[RECORDS PROVIDED]

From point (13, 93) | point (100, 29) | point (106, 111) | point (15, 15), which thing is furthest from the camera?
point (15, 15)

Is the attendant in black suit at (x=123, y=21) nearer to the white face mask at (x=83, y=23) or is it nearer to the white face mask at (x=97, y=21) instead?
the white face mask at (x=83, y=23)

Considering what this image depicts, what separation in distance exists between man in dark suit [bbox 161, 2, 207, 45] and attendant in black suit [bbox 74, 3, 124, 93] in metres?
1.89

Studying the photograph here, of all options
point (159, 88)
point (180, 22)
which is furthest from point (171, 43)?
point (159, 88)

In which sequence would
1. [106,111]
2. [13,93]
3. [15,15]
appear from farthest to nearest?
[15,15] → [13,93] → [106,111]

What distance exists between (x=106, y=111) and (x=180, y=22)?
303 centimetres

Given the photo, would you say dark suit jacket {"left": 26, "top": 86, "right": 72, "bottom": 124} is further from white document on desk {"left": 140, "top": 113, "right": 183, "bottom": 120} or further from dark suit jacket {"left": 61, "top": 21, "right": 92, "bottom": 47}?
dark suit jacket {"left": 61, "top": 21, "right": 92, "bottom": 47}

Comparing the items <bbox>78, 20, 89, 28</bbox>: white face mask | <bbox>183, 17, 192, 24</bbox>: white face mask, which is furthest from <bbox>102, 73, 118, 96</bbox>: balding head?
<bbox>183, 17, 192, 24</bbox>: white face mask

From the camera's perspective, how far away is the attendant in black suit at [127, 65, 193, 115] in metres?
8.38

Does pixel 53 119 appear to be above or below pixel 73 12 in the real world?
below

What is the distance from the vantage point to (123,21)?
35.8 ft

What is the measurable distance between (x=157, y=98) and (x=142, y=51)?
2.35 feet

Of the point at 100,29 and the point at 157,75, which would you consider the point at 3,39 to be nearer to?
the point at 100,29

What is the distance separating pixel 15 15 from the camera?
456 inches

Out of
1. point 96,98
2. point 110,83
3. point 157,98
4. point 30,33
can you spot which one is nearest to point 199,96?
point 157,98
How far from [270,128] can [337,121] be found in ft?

[THE TASK]
Write out the rows, starting with the line containing "What distance exists" and continuing through the line containing "303 centimetres", with no changes.

[THE OUTPUT]
What distance exists between (x=106, y=111) and (x=180, y=22)?
303 centimetres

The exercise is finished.